DOCUMENT EXCERPT:
- - - - -

The British people are probably in for minority and coalition governments from now on, unless one party in itself can be so inclusive that the voters simply cannot resist giving it a clear majority. Unlikely, we are a fractured people when we are not at war with outsiders. I don’t like to see the prejudice spouted on Twitter. Dismissing over a third of the electorate as toffs, as upper-class twits, because some of the Tory leaders have had educations in schools thought to be elitist (ignoring the fact that they might have benefitted from whatever education they had and might use that to help us all) is offensive to me. I would also be most annoyed to hear the socialists amongst us put down because of their parentage or education, or because they wear flat caps and speak with an Oop North accent. I can slightly adjust a line some wit wrote and get: “There are Conservatives and Socialists in British politics, and the Socialists have made it possible for the Working Man to be corrupt as well.” That is to look down on all politicians, and there are many decent people who will stand up for us.

If we get truly-proportional representation, we may well have more of a muddle than we have right now, with UKIP and Green and BNP members taking seats in Parliament. If the BNP are denied seats because their beliefs are offensive and dangerous, then a fairly sizable section of the electorate is to be ignored. Where does one draw the line?

I like the idea of a strong coalition. Wouldn’t it have been remarkable if Conservative, Labour and Liberal-Democrat MPs in this new parliament could think for a moment and realise that a government of National Unity might be appropriate with Britain in dire straits? A government by the best of all.

- - - - -

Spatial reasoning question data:
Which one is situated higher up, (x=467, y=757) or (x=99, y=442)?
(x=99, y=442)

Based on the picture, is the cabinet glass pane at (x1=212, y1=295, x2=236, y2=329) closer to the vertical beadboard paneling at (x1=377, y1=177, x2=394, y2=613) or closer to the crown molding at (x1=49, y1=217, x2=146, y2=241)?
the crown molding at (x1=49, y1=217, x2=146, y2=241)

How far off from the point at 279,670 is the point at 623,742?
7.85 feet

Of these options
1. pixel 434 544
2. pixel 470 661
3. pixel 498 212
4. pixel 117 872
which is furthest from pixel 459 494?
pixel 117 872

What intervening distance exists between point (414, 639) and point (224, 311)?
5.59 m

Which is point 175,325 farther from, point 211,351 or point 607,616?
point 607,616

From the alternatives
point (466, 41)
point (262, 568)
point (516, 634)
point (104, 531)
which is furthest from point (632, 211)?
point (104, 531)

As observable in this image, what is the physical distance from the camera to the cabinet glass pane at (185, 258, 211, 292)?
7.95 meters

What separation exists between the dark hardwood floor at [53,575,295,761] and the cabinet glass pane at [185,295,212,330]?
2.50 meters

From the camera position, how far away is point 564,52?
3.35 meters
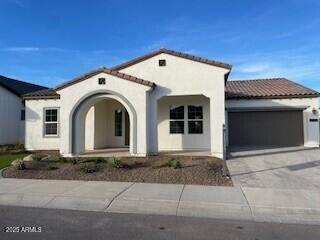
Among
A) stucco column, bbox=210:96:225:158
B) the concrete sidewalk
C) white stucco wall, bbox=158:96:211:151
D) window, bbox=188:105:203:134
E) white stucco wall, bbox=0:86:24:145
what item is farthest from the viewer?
white stucco wall, bbox=0:86:24:145

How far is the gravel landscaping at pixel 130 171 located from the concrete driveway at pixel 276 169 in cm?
70

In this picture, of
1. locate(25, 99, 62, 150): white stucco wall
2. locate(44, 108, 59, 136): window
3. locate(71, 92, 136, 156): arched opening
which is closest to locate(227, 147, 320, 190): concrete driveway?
locate(71, 92, 136, 156): arched opening

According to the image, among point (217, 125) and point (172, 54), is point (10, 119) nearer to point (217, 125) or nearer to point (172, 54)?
point (172, 54)

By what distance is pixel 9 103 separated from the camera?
A: 2122 centimetres

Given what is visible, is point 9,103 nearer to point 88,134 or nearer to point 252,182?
point 88,134

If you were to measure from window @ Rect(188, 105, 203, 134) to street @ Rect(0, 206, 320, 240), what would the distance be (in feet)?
33.1

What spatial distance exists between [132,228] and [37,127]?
13.9 metres

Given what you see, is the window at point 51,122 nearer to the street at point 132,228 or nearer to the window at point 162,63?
the window at point 162,63

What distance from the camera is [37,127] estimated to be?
17.4 m

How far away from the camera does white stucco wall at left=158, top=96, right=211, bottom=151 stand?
617 inches

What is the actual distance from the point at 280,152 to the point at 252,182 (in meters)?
6.97

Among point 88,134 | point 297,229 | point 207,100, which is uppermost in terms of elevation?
point 207,100

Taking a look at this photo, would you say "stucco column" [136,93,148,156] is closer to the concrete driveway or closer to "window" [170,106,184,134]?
"window" [170,106,184,134]

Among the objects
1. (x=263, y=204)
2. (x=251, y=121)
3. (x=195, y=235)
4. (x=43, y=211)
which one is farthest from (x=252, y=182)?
(x=251, y=121)
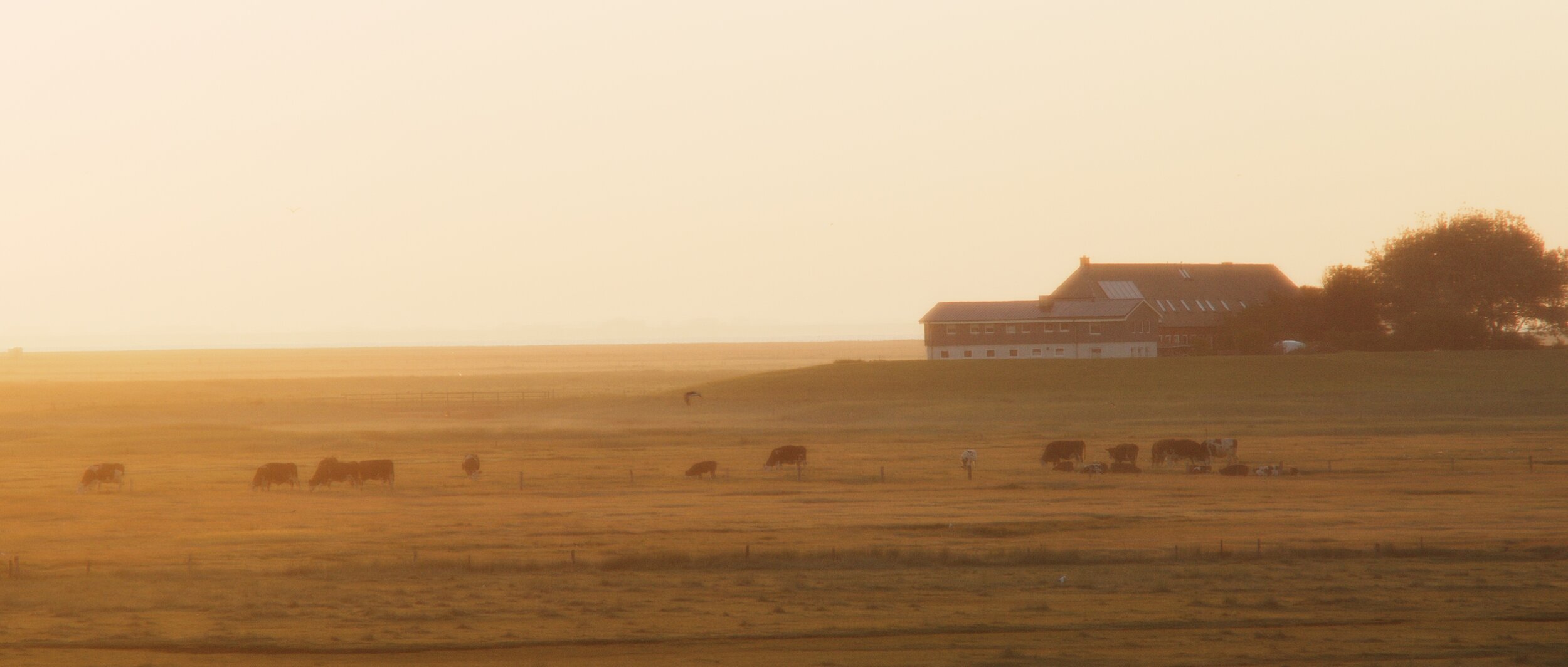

- - - - -

PARTS OF THE EXERCISE:
1. Please write out the passage on British coalition politics starting at "If we get truly-proportional" and ending at "draw the line?".
2. Pick out each line of the listing that contains the word "driveway".

TASK RESULTS:
1.
If we get truly-proportional representation, we may well have more of a muddle than we have right now, with UKIP and Green and BNP members taking seats in Parliament. If the BNP are denied seats because their beliefs are offensive and dangerous, then a fairly sizable section of the electorate is to be ignored. Where does one draw the line?

2.
How far is the gravel landscaping at pixel 130 171 located from the concrete driveway at pixel 276 169 in cm?
which is closest to locate(227, 147, 320, 190): concrete driveway?
Taking a look at this photo, would you say "stucco column" [136,93,148,156] is closer to the concrete driveway or closer to "window" [170,106,184,134]?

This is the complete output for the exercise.